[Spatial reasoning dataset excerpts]
---------------

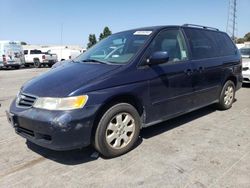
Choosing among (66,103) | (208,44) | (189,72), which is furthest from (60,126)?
(208,44)

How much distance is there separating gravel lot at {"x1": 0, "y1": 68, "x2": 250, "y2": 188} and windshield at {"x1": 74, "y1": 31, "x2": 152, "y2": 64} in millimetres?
1351

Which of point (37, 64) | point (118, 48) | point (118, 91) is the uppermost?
point (118, 48)

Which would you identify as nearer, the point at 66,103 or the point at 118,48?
the point at 66,103

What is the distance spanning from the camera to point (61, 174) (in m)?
3.32

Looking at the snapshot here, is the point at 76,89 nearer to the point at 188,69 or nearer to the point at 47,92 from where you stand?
the point at 47,92

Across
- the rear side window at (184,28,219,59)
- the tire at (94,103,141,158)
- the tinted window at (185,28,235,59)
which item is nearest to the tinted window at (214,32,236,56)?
the tinted window at (185,28,235,59)

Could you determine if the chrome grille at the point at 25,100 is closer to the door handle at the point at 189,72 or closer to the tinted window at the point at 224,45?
the door handle at the point at 189,72

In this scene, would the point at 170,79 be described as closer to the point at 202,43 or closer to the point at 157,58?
the point at 157,58

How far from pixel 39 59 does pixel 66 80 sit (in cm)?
2309

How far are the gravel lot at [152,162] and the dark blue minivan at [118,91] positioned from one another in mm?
328

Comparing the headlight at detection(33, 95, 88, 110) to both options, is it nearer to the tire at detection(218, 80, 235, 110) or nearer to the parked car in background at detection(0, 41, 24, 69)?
the tire at detection(218, 80, 235, 110)

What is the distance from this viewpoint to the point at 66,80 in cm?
362

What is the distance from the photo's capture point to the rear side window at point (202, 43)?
497 cm

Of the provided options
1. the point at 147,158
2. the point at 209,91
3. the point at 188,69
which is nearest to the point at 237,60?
the point at 209,91
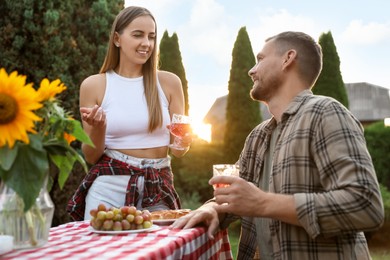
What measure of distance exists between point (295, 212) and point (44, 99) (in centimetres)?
98

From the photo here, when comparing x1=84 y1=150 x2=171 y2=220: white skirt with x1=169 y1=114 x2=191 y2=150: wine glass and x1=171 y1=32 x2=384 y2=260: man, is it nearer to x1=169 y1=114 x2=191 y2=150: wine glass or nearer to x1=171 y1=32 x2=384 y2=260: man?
x1=169 y1=114 x2=191 y2=150: wine glass

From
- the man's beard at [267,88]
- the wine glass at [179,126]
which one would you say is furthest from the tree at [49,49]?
the man's beard at [267,88]

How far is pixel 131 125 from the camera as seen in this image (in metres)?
3.19

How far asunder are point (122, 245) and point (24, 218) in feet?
1.15

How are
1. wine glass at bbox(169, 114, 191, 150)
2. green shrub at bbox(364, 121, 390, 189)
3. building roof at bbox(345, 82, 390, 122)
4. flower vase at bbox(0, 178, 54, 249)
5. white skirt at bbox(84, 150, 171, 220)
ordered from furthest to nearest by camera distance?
building roof at bbox(345, 82, 390, 122), green shrub at bbox(364, 121, 390, 189), white skirt at bbox(84, 150, 171, 220), wine glass at bbox(169, 114, 191, 150), flower vase at bbox(0, 178, 54, 249)

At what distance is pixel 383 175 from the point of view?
13.1 meters

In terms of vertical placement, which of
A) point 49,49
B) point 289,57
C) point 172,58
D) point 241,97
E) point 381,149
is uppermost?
point 172,58

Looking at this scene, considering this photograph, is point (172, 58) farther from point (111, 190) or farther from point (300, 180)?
point (300, 180)

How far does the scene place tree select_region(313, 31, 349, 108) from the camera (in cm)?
1519

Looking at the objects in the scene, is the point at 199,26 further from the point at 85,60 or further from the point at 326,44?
the point at 326,44

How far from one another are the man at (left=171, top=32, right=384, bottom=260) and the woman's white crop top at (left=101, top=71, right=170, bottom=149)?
754 mm

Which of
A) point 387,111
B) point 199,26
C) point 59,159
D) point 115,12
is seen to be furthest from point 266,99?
point 387,111

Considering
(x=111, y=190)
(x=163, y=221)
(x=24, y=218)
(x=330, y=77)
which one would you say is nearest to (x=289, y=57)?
(x=163, y=221)

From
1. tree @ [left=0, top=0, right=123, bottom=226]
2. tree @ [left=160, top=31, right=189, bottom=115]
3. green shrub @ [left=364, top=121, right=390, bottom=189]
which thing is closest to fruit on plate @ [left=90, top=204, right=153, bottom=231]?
tree @ [left=0, top=0, right=123, bottom=226]
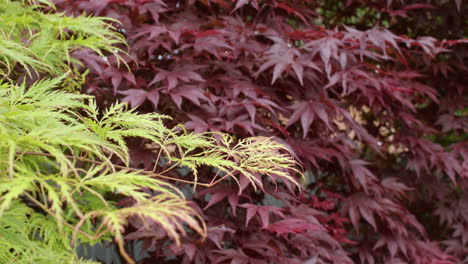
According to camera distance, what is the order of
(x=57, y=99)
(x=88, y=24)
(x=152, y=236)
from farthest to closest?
1. (x=152, y=236)
2. (x=88, y=24)
3. (x=57, y=99)

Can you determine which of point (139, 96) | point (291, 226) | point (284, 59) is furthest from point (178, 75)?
point (291, 226)

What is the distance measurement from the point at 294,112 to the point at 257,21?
1.72 feet

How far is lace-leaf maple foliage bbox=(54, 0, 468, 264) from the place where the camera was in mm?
1743

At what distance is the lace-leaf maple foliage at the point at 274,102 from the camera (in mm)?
1743

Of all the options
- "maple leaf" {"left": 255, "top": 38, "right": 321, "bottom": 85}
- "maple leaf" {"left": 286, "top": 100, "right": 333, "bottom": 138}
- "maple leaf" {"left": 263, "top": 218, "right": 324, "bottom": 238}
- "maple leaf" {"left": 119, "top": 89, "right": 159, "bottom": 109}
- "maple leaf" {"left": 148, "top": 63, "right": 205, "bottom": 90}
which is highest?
"maple leaf" {"left": 255, "top": 38, "right": 321, "bottom": 85}

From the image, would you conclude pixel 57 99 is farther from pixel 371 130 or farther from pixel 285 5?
pixel 371 130

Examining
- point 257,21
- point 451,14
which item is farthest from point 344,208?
point 451,14

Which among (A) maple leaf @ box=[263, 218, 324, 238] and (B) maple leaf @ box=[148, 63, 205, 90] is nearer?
(A) maple leaf @ box=[263, 218, 324, 238]

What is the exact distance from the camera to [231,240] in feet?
5.93

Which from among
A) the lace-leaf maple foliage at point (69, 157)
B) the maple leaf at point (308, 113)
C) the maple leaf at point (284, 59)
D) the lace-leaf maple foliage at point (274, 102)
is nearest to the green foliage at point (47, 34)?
A: the lace-leaf maple foliage at point (69, 157)

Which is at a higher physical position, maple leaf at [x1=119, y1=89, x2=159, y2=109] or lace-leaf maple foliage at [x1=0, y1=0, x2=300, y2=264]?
lace-leaf maple foliage at [x1=0, y1=0, x2=300, y2=264]

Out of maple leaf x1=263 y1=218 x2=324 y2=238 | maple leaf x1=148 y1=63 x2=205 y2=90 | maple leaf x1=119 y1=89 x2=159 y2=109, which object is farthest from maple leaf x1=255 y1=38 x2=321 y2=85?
maple leaf x1=263 y1=218 x2=324 y2=238

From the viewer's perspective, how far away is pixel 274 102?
1980mm

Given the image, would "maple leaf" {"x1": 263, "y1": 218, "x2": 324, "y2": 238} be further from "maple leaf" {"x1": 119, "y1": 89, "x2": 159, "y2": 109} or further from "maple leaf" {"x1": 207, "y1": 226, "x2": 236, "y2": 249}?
"maple leaf" {"x1": 119, "y1": 89, "x2": 159, "y2": 109}
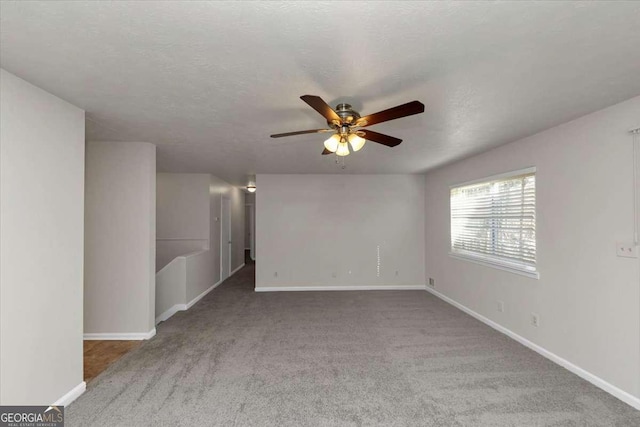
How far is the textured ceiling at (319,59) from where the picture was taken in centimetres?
123

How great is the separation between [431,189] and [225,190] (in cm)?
452

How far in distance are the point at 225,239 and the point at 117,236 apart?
3306mm

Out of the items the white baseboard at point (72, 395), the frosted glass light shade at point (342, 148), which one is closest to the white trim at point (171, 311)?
the white baseboard at point (72, 395)

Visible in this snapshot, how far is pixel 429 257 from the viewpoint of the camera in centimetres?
554

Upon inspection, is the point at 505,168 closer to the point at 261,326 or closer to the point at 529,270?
the point at 529,270

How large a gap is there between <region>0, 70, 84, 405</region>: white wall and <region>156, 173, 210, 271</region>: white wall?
3.12 m

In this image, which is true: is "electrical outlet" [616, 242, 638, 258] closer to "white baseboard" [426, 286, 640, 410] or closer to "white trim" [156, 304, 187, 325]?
"white baseboard" [426, 286, 640, 410]

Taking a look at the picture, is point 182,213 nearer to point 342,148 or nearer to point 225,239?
point 225,239

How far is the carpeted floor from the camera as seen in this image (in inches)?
79.7

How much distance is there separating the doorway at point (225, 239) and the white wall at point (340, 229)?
126cm

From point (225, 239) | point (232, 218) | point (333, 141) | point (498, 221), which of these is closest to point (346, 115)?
point (333, 141)

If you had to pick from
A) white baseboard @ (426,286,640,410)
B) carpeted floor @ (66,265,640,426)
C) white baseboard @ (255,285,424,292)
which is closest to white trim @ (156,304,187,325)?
carpeted floor @ (66,265,640,426)

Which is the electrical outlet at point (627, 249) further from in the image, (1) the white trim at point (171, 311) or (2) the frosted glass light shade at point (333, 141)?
(1) the white trim at point (171, 311)

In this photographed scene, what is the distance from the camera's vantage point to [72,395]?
221cm
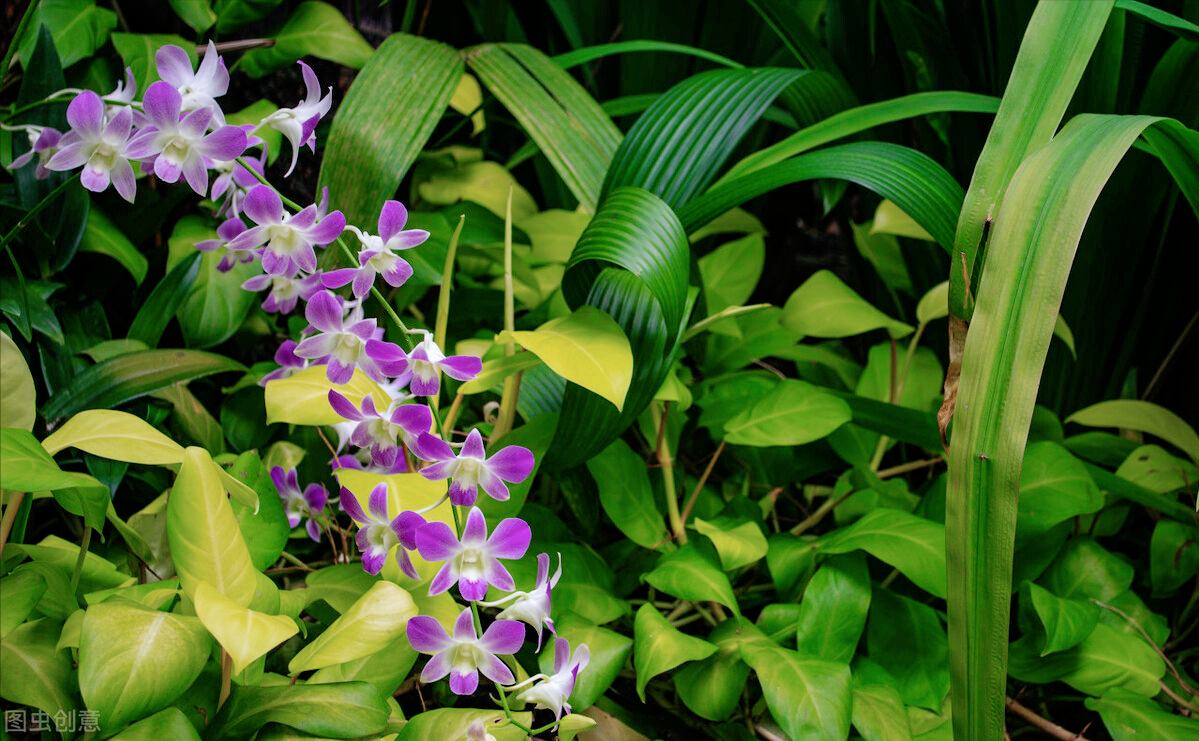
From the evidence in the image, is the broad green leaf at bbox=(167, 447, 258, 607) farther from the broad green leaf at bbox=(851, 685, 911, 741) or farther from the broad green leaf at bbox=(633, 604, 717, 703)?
the broad green leaf at bbox=(851, 685, 911, 741)

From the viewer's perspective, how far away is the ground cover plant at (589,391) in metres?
0.52

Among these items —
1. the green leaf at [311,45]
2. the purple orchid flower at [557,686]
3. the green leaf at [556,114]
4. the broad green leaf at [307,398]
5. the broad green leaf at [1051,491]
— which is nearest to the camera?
the purple orchid flower at [557,686]

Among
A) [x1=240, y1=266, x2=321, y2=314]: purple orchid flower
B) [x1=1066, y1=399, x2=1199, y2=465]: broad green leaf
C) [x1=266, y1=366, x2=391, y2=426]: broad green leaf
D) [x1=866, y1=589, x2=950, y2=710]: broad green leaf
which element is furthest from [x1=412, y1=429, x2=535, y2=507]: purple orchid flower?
[x1=1066, y1=399, x2=1199, y2=465]: broad green leaf

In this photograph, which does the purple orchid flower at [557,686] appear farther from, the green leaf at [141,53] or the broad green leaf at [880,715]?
the green leaf at [141,53]

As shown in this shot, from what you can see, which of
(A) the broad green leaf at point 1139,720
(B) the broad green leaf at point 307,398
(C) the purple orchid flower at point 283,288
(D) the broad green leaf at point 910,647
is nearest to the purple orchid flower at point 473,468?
(B) the broad green leaf at point 307,398

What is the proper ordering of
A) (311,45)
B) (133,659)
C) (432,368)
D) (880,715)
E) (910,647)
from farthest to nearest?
(311,45) → (910,647) → (880,715) → (432,368) → (133,659)

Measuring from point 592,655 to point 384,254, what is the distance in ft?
1.20

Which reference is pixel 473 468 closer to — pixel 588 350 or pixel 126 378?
pixel 588 350

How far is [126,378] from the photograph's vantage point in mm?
802

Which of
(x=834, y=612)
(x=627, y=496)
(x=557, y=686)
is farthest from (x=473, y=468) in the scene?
(x=834, y=612)

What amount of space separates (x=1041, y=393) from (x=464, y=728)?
0.90 m

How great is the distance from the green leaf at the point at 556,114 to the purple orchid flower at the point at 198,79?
37 centimetres

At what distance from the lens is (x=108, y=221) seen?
900 mm

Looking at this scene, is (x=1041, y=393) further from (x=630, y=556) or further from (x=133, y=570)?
(x=133, y=570)
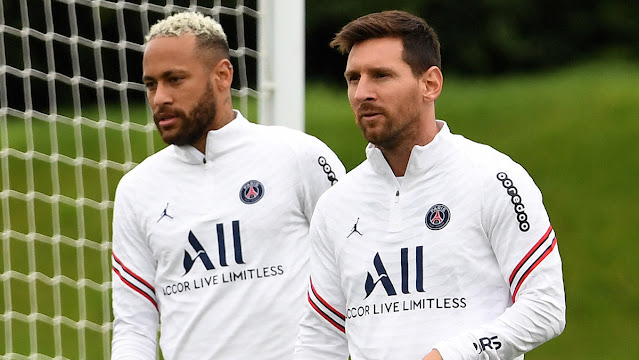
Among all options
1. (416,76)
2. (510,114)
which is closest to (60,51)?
(510,114)

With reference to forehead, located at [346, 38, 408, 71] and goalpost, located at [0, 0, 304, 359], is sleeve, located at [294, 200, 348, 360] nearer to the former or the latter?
forehead, located at [346, 38, 408, 71]

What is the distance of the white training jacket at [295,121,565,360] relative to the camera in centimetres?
309

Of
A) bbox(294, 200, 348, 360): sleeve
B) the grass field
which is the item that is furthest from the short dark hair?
the grass field

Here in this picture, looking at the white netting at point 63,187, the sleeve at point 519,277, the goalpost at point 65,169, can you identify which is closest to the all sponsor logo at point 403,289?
the sleeve at point 519,277

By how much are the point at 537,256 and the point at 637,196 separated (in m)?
8.38

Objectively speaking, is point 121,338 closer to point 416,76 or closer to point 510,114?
point 416,76

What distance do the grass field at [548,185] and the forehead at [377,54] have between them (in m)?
6.10

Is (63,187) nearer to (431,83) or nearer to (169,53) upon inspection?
(169,53)

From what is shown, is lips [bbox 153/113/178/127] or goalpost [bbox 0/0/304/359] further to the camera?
goalpost [bbox 0/0/304/359]

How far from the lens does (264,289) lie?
12.7ft

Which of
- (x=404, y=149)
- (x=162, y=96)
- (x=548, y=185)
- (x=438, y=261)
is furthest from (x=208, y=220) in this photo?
(x=548, y=185)

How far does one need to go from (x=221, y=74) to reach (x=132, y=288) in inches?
30.9

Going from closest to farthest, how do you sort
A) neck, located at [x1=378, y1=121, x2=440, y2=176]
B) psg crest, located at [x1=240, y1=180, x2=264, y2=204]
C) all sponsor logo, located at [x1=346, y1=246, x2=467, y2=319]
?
all sponsor logo, located at [x1=346, y1=246, x2=467, y2=319] → neck, located at [x1=378, y1=121, x2=440, y2=176] → psg crest, located at [x1=240, y1=180, x2=264, y2=204]

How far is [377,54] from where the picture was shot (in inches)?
129
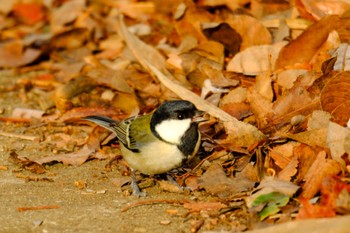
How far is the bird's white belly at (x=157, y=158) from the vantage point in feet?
16.5

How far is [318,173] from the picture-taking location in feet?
14.8

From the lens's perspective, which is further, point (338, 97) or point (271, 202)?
point (338, 97)

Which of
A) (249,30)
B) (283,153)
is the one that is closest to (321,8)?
(249,30)

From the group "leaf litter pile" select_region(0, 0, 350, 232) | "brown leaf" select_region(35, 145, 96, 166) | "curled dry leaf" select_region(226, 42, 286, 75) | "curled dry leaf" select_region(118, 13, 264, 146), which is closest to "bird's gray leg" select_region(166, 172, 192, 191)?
"leaf litter pile" select_region(0, 0, 350, 232)

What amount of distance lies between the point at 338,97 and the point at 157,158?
53.0 inches

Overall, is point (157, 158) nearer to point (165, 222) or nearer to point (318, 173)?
point (165, 222)

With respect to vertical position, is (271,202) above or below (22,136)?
above

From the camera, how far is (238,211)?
4527 mm

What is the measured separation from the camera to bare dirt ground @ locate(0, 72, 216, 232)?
14.5ft

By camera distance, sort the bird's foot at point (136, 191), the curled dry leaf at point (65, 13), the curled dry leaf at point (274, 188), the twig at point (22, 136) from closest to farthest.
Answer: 1. the curled dry leaf at point (274, 188)
2. the bird's foot at point (136, 191)
3. the twig at point (22, 136)
4. the curled dry leaf at point (65, 13)

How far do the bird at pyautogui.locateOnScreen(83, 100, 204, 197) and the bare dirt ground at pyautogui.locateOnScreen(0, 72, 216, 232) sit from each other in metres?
0.20

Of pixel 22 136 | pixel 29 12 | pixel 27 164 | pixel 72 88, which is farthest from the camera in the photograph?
pixel 29 12

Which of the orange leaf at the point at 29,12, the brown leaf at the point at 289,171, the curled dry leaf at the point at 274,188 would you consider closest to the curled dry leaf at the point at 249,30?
the brown leaf at the point at 289,171

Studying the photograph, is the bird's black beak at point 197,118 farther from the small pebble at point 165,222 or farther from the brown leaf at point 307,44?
the brown leaf at point 307,44
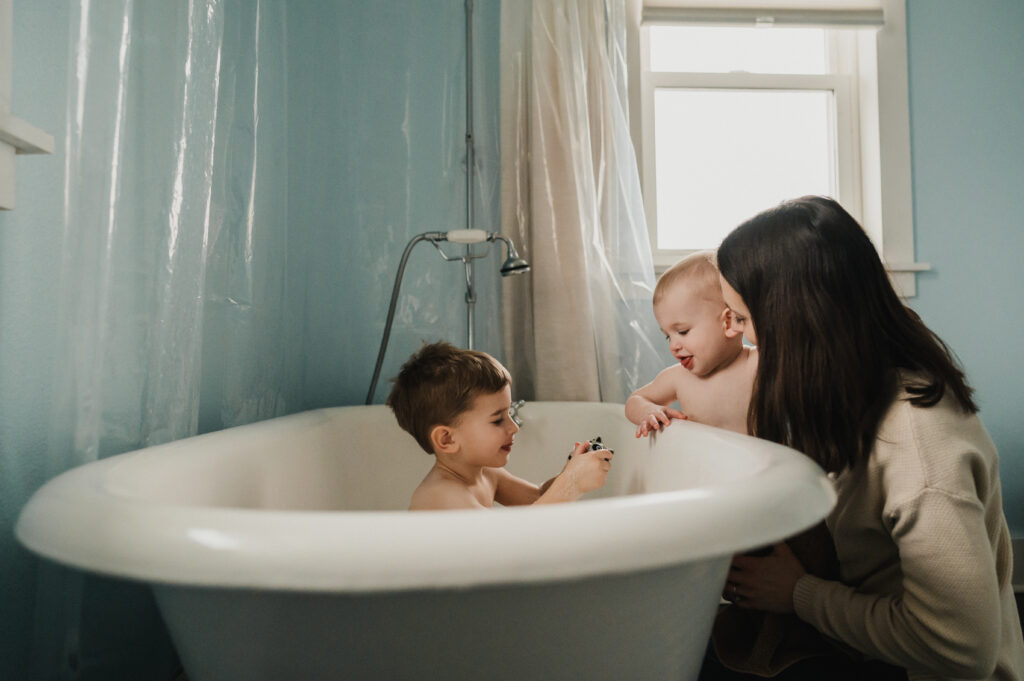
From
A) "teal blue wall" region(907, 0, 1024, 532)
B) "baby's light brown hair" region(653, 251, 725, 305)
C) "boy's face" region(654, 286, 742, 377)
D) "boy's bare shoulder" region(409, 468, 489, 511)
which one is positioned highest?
"teal blue wall" region(907, 0, 1024, 532)

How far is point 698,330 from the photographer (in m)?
1.51

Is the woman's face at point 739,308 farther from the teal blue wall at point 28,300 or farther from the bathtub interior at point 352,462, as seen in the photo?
the teal blue wall at point 28,300

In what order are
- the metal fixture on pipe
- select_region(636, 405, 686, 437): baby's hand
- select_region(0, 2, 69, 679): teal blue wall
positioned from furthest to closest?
the metal fixture on pipe → select_region(636, 405, 686, 437): baby's hand → select_region(0, 2, 69, 679): teal blue wall

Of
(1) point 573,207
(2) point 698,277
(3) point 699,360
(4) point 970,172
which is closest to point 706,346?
(3) point 699,360

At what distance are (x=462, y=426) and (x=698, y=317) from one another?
0.63 m

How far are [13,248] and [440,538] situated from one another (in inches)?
30.5

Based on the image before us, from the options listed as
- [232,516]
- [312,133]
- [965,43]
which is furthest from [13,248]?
[965,43]

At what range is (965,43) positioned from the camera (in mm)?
2152

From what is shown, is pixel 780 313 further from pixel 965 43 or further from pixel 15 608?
pixel 965 43

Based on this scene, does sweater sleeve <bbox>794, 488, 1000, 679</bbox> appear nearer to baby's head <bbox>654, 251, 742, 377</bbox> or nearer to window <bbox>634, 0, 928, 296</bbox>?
baby's head <bbox>654, 251, 742, 377</bbox>

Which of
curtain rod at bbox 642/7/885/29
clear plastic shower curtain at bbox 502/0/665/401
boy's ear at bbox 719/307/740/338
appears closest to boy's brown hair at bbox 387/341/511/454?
boy's ear at bbox 719/307/740/338

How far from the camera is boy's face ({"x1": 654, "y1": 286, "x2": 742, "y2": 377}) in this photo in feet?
4.94

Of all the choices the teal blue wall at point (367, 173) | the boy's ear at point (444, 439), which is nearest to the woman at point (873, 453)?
the boy's ear at point (444, 439)

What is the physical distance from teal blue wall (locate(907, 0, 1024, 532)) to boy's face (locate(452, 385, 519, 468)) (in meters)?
1.60
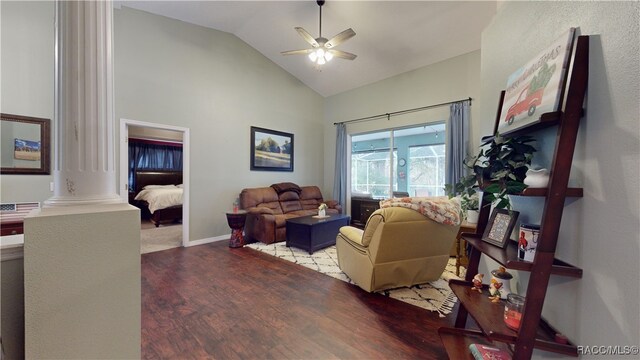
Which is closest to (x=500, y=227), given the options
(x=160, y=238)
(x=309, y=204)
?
(x=309, y=204)

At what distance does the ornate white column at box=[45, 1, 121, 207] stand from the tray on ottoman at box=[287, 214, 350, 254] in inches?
113

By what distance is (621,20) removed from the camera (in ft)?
2.76

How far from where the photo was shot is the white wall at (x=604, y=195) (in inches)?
31.2

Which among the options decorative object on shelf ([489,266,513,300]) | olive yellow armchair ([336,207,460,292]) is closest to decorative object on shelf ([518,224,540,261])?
decorative object on shelf ([489,266,513,300])

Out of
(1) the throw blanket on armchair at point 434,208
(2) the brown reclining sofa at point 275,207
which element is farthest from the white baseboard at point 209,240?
(1) the throw blanket on armchair at point 434,208

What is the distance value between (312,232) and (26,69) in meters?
4.27

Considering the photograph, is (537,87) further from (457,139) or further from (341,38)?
(457,139)

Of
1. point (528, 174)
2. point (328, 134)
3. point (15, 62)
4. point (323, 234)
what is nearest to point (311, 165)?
point (328, 134)

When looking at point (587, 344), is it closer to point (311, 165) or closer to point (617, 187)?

---------------

Exercise task
Swap "further" for "farther" in the records, starting at the line that contains "Which among the" and continuing through the end of the records. Reproduce those lines with no other change.

Response to this exercise
Which among the options decorative object on shelf ([489,266,513,300]) | olive yellow armchair ([336,207,460,292]) is closest to decorative object on shelf ([518,224,540,261])?
decorative object on shelf ([489,266,513,300])

Out of
(1) the throw blanket on armchair at point 434,208
(2) the brown reclining sofa at point 275,207
which element is farthest from the white baseboard at point 209,240?
(1) the throw blanket on armchair at point 434,208

What is the distance value between (312,232) and (26,69) in meters?
4.27

Considering the photograph, is (537,87) farther from (457,139) or farther from (341,38)?
(457,139)

Of
1. point (528, 174)
2. point (328, 134)
3. point (15, 62)
4. point (323, 234)
what is nearest to point (311, 165)?
point (328, 134)

When looking at point (587, 344), is it closer to point (311, 165) or closer to point (617, 187)?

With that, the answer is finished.